SELinux Question

[Jhamilton084]

Is SELinux used only to prevent viruses and hackers or more?

[schwim]

From the tubes of the interweb:

....You could think of it as an internal firewall, which gives you the ability to separate programs and thereby ensuring a high level of security within the operating system.

It also works very well as a way to break perfectly working applications. The very first thing I do on installs is ensure it's not running and if it is, I obliterate it.

[Rubberman]

SELinux is useful to have when running a server that has Internet access which you want to keep secure from hacking, or if you need to enforce ACL's or have other high-security needs for your systems because of government regulations such as HIPPA, etc. As schwim mentions, it can break a lot of stuff that you might want to use because they violate default SEL rules. The biggest problem is configuring the system and access control lists (ACL's) to the point that the system works reliably and doesn't keep getting in your way.

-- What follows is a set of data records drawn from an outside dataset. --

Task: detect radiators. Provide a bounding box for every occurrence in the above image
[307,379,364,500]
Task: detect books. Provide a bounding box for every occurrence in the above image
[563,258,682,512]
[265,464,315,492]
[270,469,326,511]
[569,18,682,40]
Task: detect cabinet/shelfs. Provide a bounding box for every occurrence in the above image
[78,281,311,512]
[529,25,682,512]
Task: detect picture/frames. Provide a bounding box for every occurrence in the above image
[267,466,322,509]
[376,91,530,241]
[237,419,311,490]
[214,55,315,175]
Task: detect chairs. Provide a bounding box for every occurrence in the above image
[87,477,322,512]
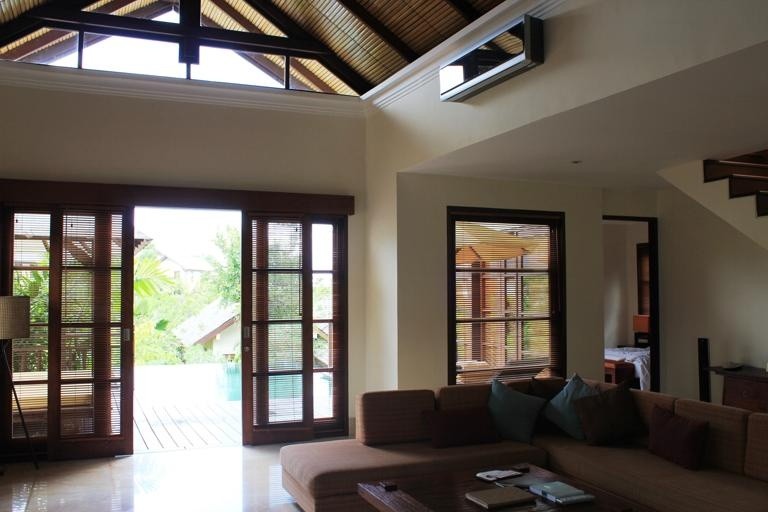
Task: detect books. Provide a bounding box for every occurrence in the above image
[530,482,584,502]
[465,486,536,509]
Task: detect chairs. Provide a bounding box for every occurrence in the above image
[458,356,549,384]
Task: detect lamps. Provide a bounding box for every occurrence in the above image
[1,294,46,472]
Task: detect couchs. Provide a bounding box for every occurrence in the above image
[276,377,768,510]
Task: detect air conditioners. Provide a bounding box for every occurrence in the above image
[439,14,546,103]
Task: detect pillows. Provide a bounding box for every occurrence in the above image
[571,377,641,449]
[546,370,599,442]
[421,401,502,451]
[488,378,550,449]
[657,405,712,473]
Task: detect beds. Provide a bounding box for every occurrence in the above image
[603,331,649,392]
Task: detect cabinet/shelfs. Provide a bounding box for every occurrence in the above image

However, if you don't have hard security needs, and your server is not going to have a face on the Internet, then don't bother.

I'm thinking of making my system accessible from the Internet (right now it's behind a hardware firewall with no ports mapped thru), but if I do that, I will probably sandbox it by running the Internet-visible services in a virtual machine with its own network hardware (I have dual ethernet ports on my machine, so I can do this easily enough). I will definitely run SELinux on the VM.